Archaeologists in China’s northern Xi’an city have excavated another 100 terracotta warriors, including a much-prized army officer, near the tomb of the nation’s first emperor, state media said.
A new excavation at the famed site began over a month ago in a bid to unravel the mysteries surrounding the ancient terracotta army near Xi’an, capital of Shaanxi province.
“Our most exciting discovery so far is the army officer,” Xinhua news agency quoted chief archaeologist Xu Weihong as saying.
So far, the majority of discovered figures are archers, infantrymen and charioteers that the Qin Emperor, who had the site built, hoped would follow him into the afterlife.

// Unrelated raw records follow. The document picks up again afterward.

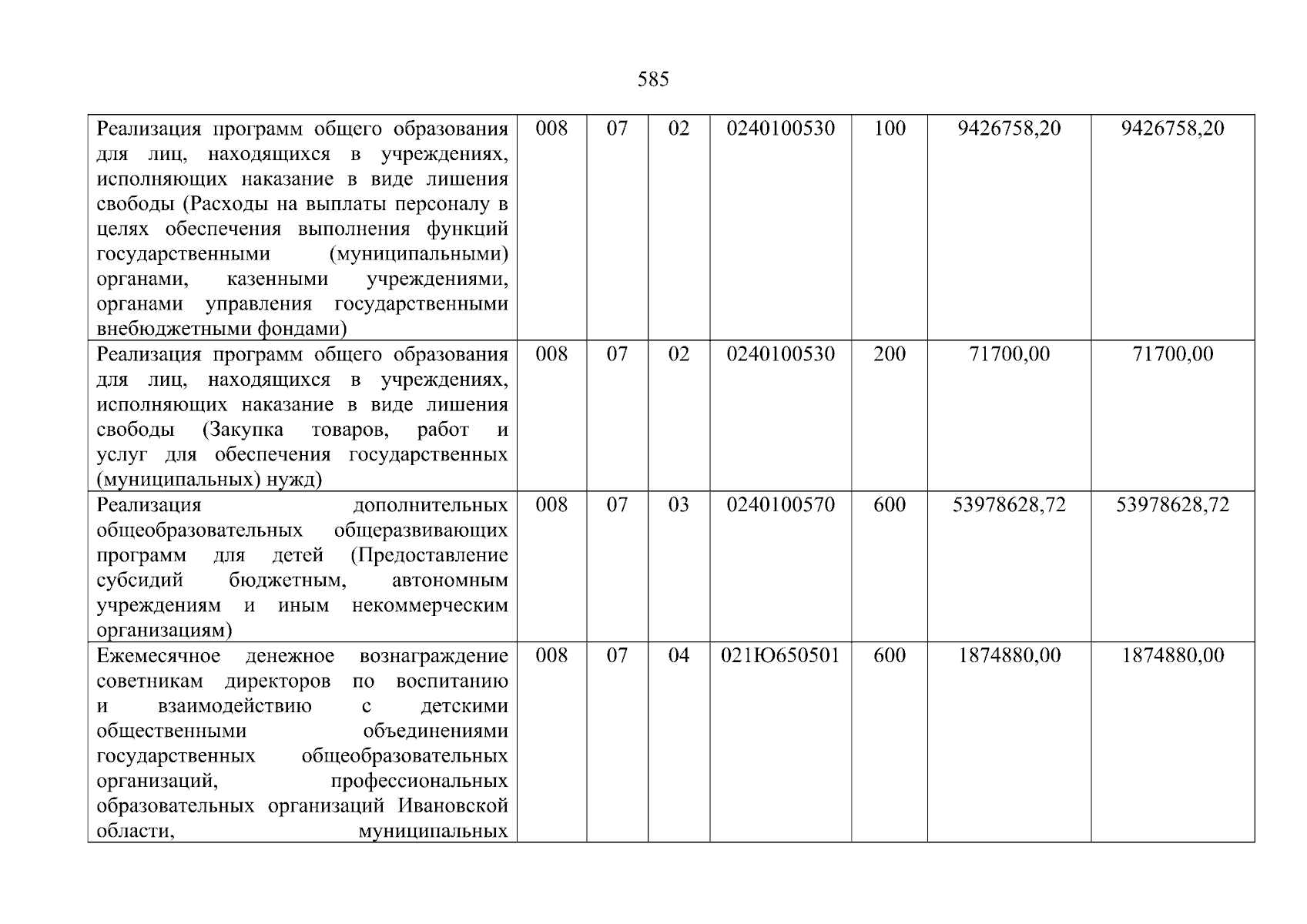 585

| Реализация программ общего образования для лиц, находящихся в учреждениях, исполняющих наказание в виде лишения свободы (Расходы на выплаты персоналу в целях обеспечения выполнения функций государственными (муниципальными) органами, казенными учреждениями, органами управления государственными внебюджетными фондами) | 008 | 07 | 02 | 0240100530 | 100 | 9426758,20 | 9426758,20 |
|---|---|---|---|---|---|---|---|
| Реализация программ общего образования для лиц, находящихся в учреждениях, исполняющих наказание в виде лишения свободы (Закупка товаров, работ и услуг для обеспечения государственных (муниципальных) нужд) | 008 | 07 | 02 | 0240100530 | 200 | 71700,00 | 71700,00 |
| Реализация дополнительных общеобразовательных общеразвивающих программ для детей (Предоставление субсидий бюджетным, автономным учреждениям и иным некоммерческим организациям) | 008 | 07 | 03 | 0240100570 | 600 | 53978628,72 | 53978628,72 |
| Ежемесячное денежное вознаграждение советникам директоров по воспитанию и взаимодействию с детскими общественными объединениями государственных общеобразовательных организаций, профессиональных образовательных организаций Ивановской области, муниципальных | 008 | 07 | 04 | 021Ю650501 | 600 | 1874880,00 | 1874880,00 |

Less than 10 armoured generals have been unearthed with the army, part of a burial site for Qin Shi Huang, who presided over the unification of China in 221 BC and is seen as the first emperor of the nation.
Xu said the army officer was found lying on its stomach behind four chariots, and was largely intact compared with other newly-discovered warriors, according to Xinhua.
“The original colours have faded after more than 2000 years of decay, but a corner of the officer’s robe suggested it was in colours other than the grey-ish clay,” he said.
The latest excavation is the third in the site’s largest pit — one of three open to the public — since 1974 when the army of terracotta warriors and horses was discovered by a peasant digging a well.
Up to 5000 more life-size figures are believed to still be buried in the pit and awaiting excavation.
The Terracotta Army is one of the greatest archaeological finds of modern times, and was listed as a World Heritage Site in 1987.